Stored data entries:
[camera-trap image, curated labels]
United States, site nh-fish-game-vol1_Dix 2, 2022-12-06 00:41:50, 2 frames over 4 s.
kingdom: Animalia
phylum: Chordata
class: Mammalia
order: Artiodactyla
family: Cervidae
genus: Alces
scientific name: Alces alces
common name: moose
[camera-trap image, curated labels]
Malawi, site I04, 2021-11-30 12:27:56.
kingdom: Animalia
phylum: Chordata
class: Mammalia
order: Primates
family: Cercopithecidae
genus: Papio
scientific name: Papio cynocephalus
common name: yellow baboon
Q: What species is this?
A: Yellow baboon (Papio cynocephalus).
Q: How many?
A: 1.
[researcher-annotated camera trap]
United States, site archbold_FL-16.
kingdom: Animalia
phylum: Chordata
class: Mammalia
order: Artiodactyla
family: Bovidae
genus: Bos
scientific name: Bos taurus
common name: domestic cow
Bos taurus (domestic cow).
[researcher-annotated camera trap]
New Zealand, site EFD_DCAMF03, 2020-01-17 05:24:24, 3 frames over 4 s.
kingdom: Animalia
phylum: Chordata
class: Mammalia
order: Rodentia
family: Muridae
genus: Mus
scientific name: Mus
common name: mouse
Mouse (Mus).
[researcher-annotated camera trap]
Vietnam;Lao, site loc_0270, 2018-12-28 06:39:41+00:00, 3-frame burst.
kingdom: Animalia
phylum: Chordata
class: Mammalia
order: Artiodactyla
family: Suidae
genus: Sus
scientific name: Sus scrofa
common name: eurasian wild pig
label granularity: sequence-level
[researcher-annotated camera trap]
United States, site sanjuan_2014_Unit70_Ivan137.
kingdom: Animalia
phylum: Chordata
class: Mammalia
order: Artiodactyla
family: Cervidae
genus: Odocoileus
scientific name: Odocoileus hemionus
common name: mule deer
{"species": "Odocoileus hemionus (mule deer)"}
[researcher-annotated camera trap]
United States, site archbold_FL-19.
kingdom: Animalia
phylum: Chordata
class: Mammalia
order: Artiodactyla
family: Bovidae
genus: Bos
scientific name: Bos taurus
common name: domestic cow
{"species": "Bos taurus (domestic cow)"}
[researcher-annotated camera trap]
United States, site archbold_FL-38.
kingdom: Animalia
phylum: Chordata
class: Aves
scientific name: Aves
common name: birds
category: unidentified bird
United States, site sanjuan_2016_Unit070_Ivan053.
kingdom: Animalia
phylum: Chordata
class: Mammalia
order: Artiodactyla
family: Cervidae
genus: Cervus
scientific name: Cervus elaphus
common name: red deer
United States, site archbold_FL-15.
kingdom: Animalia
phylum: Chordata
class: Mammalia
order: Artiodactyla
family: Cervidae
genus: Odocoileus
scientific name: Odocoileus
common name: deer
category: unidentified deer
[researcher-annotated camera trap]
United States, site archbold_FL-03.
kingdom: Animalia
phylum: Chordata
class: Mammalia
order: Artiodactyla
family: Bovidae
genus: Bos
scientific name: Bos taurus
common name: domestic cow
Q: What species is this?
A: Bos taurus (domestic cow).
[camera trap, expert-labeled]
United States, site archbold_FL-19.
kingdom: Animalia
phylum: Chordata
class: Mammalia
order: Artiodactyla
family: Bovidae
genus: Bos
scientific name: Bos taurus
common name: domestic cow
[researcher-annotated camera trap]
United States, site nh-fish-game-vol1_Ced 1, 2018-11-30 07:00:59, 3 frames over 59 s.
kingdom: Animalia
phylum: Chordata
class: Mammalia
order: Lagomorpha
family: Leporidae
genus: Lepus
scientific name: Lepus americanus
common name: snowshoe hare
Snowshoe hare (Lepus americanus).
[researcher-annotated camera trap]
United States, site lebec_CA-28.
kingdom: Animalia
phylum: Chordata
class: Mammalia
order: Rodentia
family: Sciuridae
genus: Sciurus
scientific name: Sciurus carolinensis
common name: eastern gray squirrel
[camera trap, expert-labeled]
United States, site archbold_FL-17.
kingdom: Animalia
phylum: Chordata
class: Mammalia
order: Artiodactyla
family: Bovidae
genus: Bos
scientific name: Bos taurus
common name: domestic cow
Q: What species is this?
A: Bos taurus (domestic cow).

WORK INSTRUCTIONS: Return each line of the data where the word "frames" appears.

TASK OUTPUT:
United States, site nh-fish-game-vol1_Dix 2, 2022-12-06 00:41:50, 2 frames over 4 s.
New Zealand, site EFD_DCAMF03, 2020-01-17 05:24:24, 3 frames over 4 s.
United States, site nh-fish-game-vol1_Ced 1, 2018-11-30 07:00:59, 3 frames over 59 s.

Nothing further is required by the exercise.